*Text section*
★ ★ ★ ★ ★ ★ ★
MSF: I think something that’s been interesting is the people who have related the most to the film and have judged her, Miriam, the least are the people who’ve experienced trauma, people who have gone through a similar situation–both men and women. They’re the ones who approach this with empathy. They’re the ones who understand. Which is sad, because we wanted to create empathy in people who have not experienced this kind of trauma and not just a space where survivors of trauma can gather to affirm our experiences. We hoped people on the outside could feel this, too, to listen.

I had an anthropology prof once who told me that female nudity was always an invitation and male nudity was always a threat. Talk to me a little more about the discomfort, and anger, when you violate that.
DM: I think men who are threatened by this subversion are likely uncomfortable with sexuality. In the same way that straight men feel uncomfortable being affectionate towards another man in this culture–or even in expressing that another man may be handsome. If I can’t talk about beauty across gender, perhaps I’m dealing with a complicated thing in me. Homophobia.
MSF: There’s also an idea that I’ve had as well before as a woman and especially a woman who’s gone through sexual trauma where men maybe come to a realization, when confronted with nudity in this way, that their form can be used in a threatening way towards women, and that this realization stirs up an understanding of perhaps events in their past that they may have misinterpreted as benign…that weren’t. They see from another perspective how their body could have been used in a threatening way.
DM: This is at its heart a film about consent. A man does something while a woman is unconscious and cannot consent. There has to be a connection here to sort between men who are threatened [by] the nudity–the purposefully-framed nudity–in this film and the questions we want to engage about consent. Does it make some men question their own past experiences with partners? Does that make them more uneasy about the nudity?
MSF: When you’re confronted with something that makes you feel like you may have done something to hurt someone in the past–that you’ve done something wrong–people predictably reject that and respond with anger.

And there’s the question of objectification.
DM: Yes, we wanted to do something different with the male nudity within this scenario–we wanted to give her complete power.
MSF: And do it without it being about Miriam’s body or her using her body to manipulate some kind of response.

You have Miriam attempt to rape her husband immediately after her own rape. I don’t know that I’ve ever seen this in a film–not in this sequence of events.
MSF: It’s one of our favourite scenes in the script and the film–it’s showing her exactly doing what’s been done with her, this idea of violence begetting violence. We really wanted to show that when we go through sexual violence… I think a common thing you see in films is that women who are raped often withdraw sexually, that they become frigid and in fact desexualized. Their sexuality is stripped from them, and as much as this is the experience for many victims, it’s not the experience of every victim. We wanted to show complexity to her response. Her reaction is to seek sexual connection with someone she loves, but of course she does it in just the worst way.
★ ★ ★ ★ ★ ★ ★
(Spatial relationship lines)

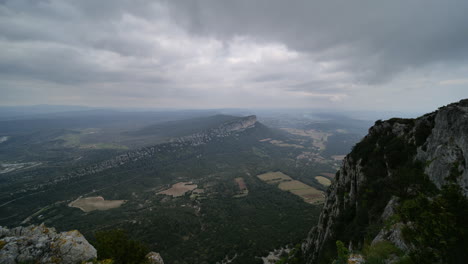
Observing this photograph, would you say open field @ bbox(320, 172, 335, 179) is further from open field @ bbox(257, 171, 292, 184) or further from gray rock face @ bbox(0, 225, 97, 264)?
gray rock face @ bbox(0, 225, 97, 264)

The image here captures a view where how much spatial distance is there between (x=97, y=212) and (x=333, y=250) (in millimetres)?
117769

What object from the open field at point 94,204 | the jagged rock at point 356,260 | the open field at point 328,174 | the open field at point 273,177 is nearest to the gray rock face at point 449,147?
the jagged rock at point 356,260

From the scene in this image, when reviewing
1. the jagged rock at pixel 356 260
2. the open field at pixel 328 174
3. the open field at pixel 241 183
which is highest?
★ ★ ★ ★ ★ ★ ★
*Challenge*
In the film interview, what does DM say the film is about at its heart?

*Response for this exercise*
Consent.